L’affaire du lait infantile de Lactalis contaminé aux salmonelles met désormais en cause les autorités publiques. Selon Le Canard enchaîné du mercredi 3 janvier, des inspecteurs vétérinaires rattachés au ministère de l’agriculture avaient effectué une visite de contrôle en septembre 2017 sans rien détecter d’anormal, alors que l’usine était infectée depuis le premier semestre de cette même année.

Au 20 décembre, l’autorité de surveillance Santé publique France avait recensé 35 nourrissons atteints de salmonellose en France depuis la mi-août. Il a été prouvé que 31 des enfants malades avaient consommé un lait infantile de l’usine Lactalis de Craon, mise à l’arrêt le 8 décembre.

Cette information a été confirmée à l’Agence France-Presse (AFP) par une responsable du ministère de l’agriculture, qui a reconnu qu’aucune anomalie n’avait été décelée en septembre dans l’usine. Selon le ministère, cela s’explique par le fait que l’inspection « portait sur un seul domaine d’activité de l’usine » : « un nouvel atelier de mélange à sec de céréales », et pas sur les activités concernant la poudre de lait.

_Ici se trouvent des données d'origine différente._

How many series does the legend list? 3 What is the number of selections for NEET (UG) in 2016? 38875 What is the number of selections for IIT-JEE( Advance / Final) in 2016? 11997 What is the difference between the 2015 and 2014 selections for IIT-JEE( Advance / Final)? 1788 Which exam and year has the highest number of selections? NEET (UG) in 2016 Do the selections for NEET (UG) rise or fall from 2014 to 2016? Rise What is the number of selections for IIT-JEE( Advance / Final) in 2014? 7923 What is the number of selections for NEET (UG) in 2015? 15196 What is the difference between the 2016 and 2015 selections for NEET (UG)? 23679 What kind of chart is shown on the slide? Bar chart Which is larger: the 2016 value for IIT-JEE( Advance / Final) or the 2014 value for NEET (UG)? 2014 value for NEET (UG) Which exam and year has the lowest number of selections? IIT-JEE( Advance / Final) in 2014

Le gouvernement, en l’occurrence Bercy, chargé notamment de la répression des fraudes et du suivi des produits infantiles, avait annoncé le 10 décembre un retrait massif de lots de lait, alors que jusque-là seuls quelques lots avaient été rappelés. Onze jours plus tard, Lactalis procédait au rappel de l’ensemble de ses laits et autres produits infantiles issus de cette usine depuis février, reconnaissant qu’une « contamination dispersée s’[était] installée dans [l’]usine de Craon suite à des travaux réalisés courant premier semestre 2017 ».

Des tests gardés par Lactalis ?

Mais l’hebdomadaire souligne également que le groupe Lactalis avait lui-même procédé à des contrôles en interne en août et en novembre ; contrôles qui avaient mis en évidence la présence de salmonelles dans les bâtiments.

Le ministère affirme n’avoir « pas eu connaissance » des résultats de ces autocontrôles. Dans sa défense, il souligne qu’une obligation de notification n’existe que lorsqu’une non-conformité a été décelée sur un produit mis sur le marché. Lactalis a rétorqué dans un communiqué que :

« Les deux seules analyses positives, l’une en août et l’autre en novembre, de traces de salmonelle ont été révélées uniquement dans l’environnement et non dans les produits. Cela a donné lieu comme il se doit à l’application d’un programme de nettoyage adapté et à des contrôles renforcés sur les lots fabriqués à ces dates, contrôles qui se sont tous révélés négatifs. Toutes ces analyses ont été transmises aux autorités compétentes dès le début ».

Une enquête préliminaire a été ouverte à la fin décembre par le parquet de Paris, notamment pour « blessures involontaires » et « mise en danger de la vie d’autrui », mais l’association des familles de victimes s’interroge : « Comment peut-on expliquer que Lactalis a su et n’a rien fait depuis août ? Et l’Etat ? », a réagi mercredi Quentin Guillemain, président de l’association, à l’origine de la première plainte, déposée à la mi-décembre.

Une deuxième plainte a été déposée le 29 décembre par l’association de consommateurs UFC-Que choisir, alors que l’association des familles de victimes a recensé 200 enfants – dont 60 hospitalisés et 35 diagnostiqués – présentant des symptômes similaires à ceux de la salmonellose. L’affaire a également pris une dimension internationale au vu des volumes de produits infantiles exportés, notamment vers la Chine.